Independent verification proved elusive. NASA’s Pathfinder and Spirit rovers found no ruins, attributing formations to wind erosion. Yet anomalies persist: the Cydonia Face, D&M Pyramid and glass-tube-like ridges in HiRISE images intrigue researchers. Proponents like Courtney Brown of the Farsight Institute conducted modern group viewings, claiming underground bases and hybrid beings—though criticised for lacking controls.

Sceptical Scrutiny and Methodological Flaws

Critics, including psychologist Ray Hyman and statistician Jessica Utts, dissected Stargate in a 1995 review commissioned by the CIA. While Utts found statistical anomalies, Hyman attributed successes to sensory leakage—subtle cues from monitors—and confirmation bias. Mars sessions suffered from ‘free-response’ looseness, allowing vague interpretations to fit data post hoc.

Swann admitted incorporating sci-fi influences subconsciously, and coordinates could cue planetary scales. Neuroscientific explanations invoke cryptomnesia (forgotten memories resurfacing) or hyperactive pattern recognition. The 1995 CIA termination of Stargate cited ‘no actionable intelligence’, though Utts decried premature closure.

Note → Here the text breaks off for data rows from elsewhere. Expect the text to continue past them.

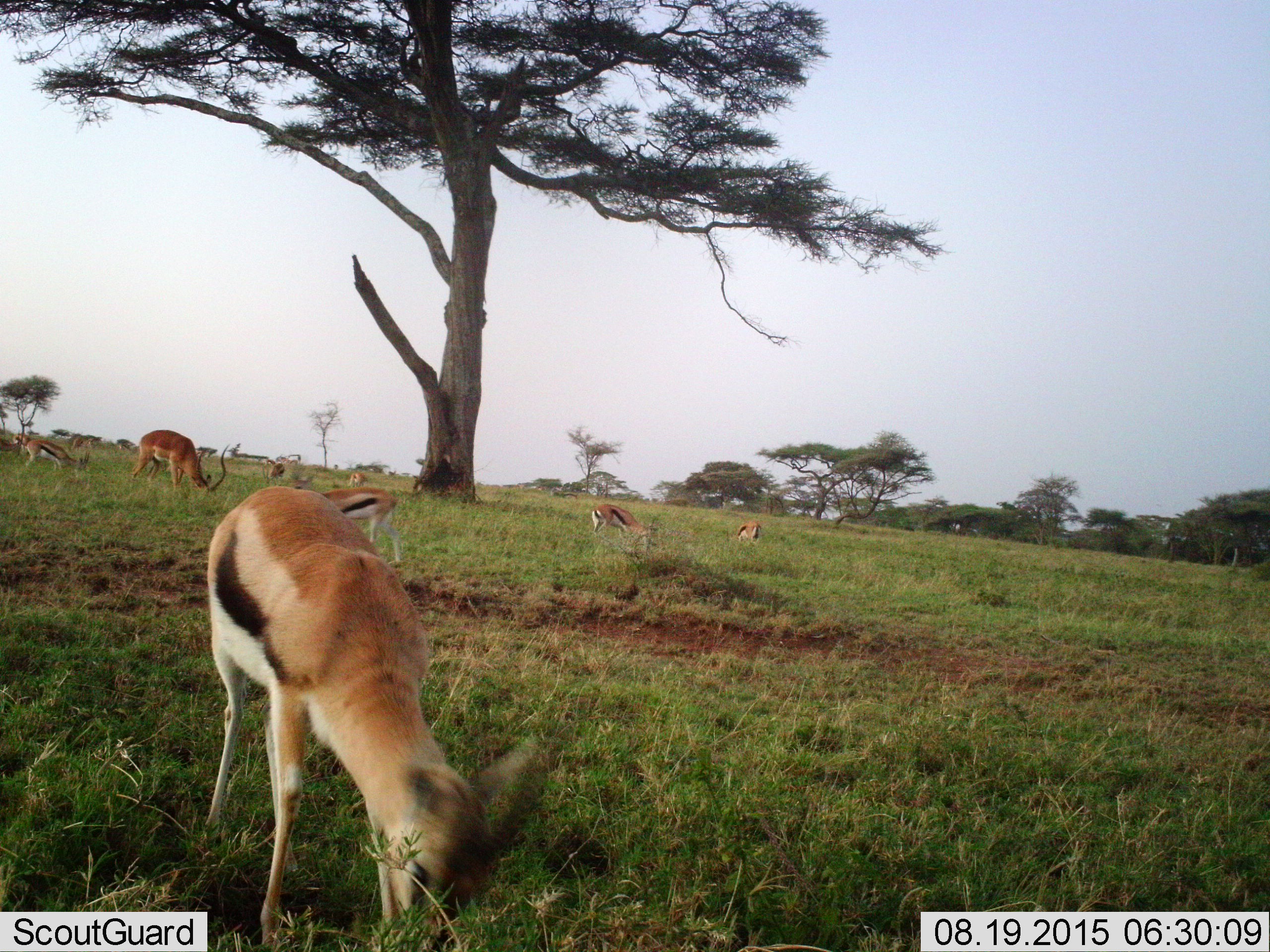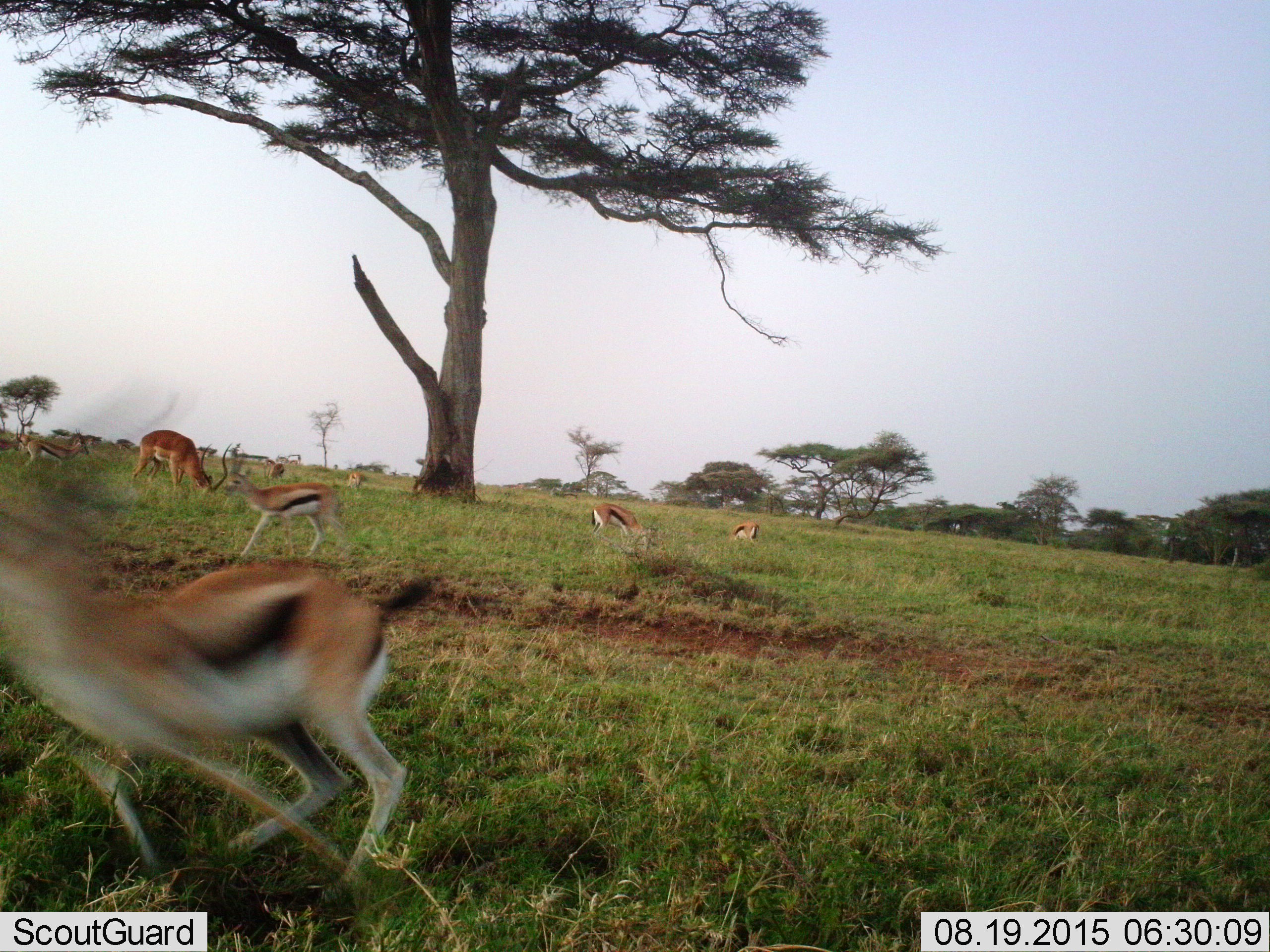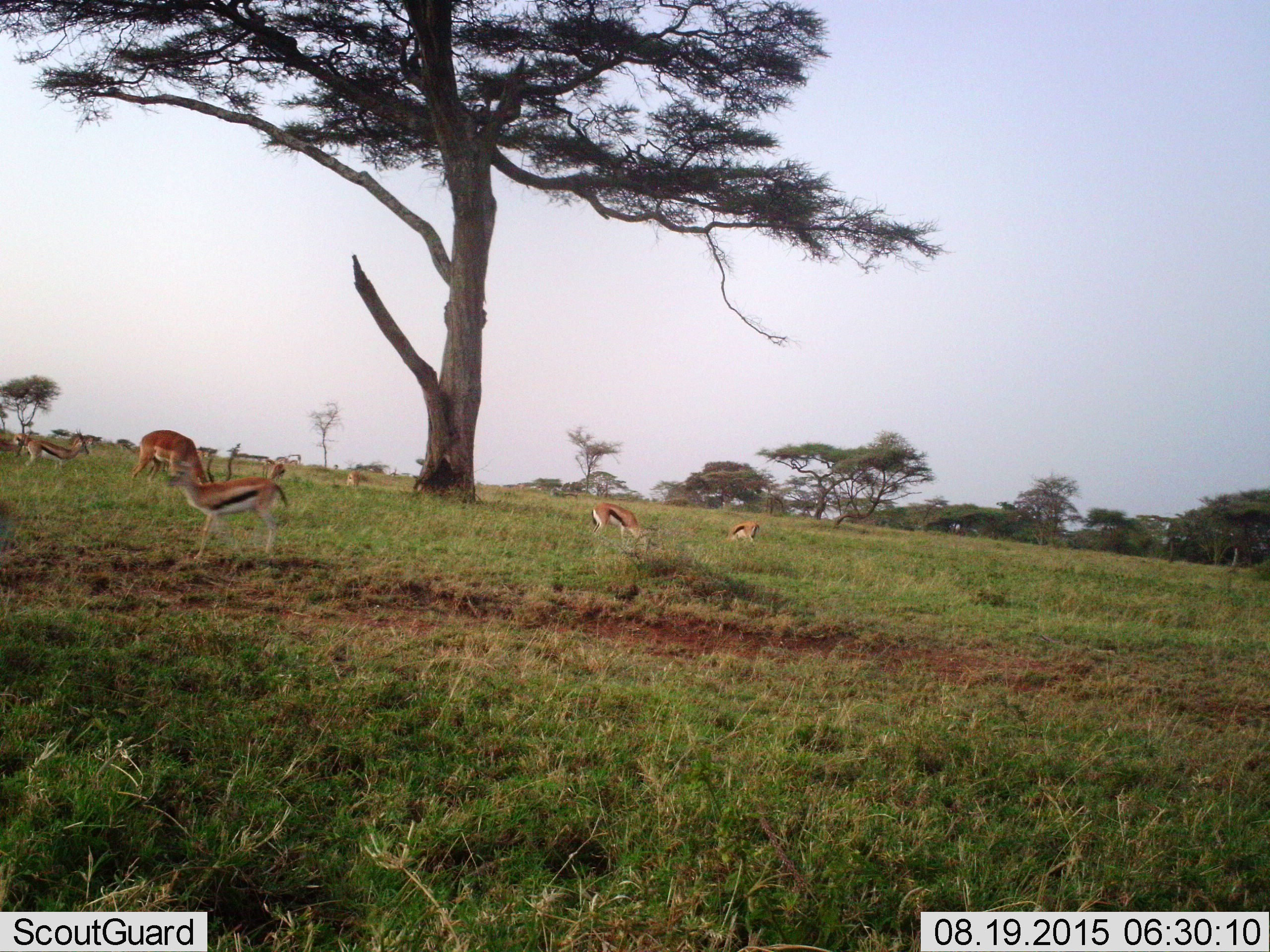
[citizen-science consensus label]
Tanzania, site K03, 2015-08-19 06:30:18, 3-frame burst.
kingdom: Animalia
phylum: Chordata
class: Mammalia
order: Artiodactyla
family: Bovidae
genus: Eudorcas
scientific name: Eudorcas thomsonii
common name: thomson's gazelle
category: gazellethomsons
Gazellethomsons (thomson's gazelle) (Eudorcas thomsonii), count 10. Behavior (volunteer vote fractions): standing 22%, resting 0%, moving 44%, interacting 0%. Young present (vote fraction): 11%. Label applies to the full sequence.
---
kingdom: Animalia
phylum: Chordata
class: Mammalia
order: Artiodactyla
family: Bovidae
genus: Aepyceros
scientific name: Aepyceros melampus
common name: impala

Despite flaws, defenders note blind successes, like locating Brigadier General James Dozier in 1981, suggesting untapped potential. The debate underscores remote viewing’s liminal status: intriguing yet unproven.

Cultural Ripples and Enduring Legacy

The Mars claims permeated popular culture, inspiring Richard Hoagland’s The Monuments of Mars (1987) and linking to UFO disclosure narratives. Films like 2010 and series such as Ancient Aliens echoed pyramidal motifs. In ufology, they parallel contactee stories of Martian refugees seeding Earth.

Today, private groups revive protocols with EEG monitoring, while Mars Sample Return missions may test claims empirically. The saga reflects humanity’s perennial Martian fascination—from H.G. Wells’ invasions to Elon Musk’s colonisation dreams.

Conclusion

The case of remote viewing Mars tantalises with visions of a lost world, where psychic explorers charted ruins before robots touched soil. Ingo Swann’s stark warnings, Price’s domes and McMoneagle’s obelisks weave a tapestry of mystery, resilient against sceptical winds. Though science demands replicable proof, these accounts invite us to question consciousness’s reach—could our minds, like radio waves, tune into distant echoes?

Balanced against methodological critiques, the evidence remains circumstantial, a provocative footnote in paranormal history. As Perseverance rover hunts microbial fossils, one wonders: might future digs unearth the crystalline archives of a clairvoyant chronicle? The Red Planet guards its secrets, but remote viewing ensures the enigma endures, beckoning the curious to gaze upward and inward.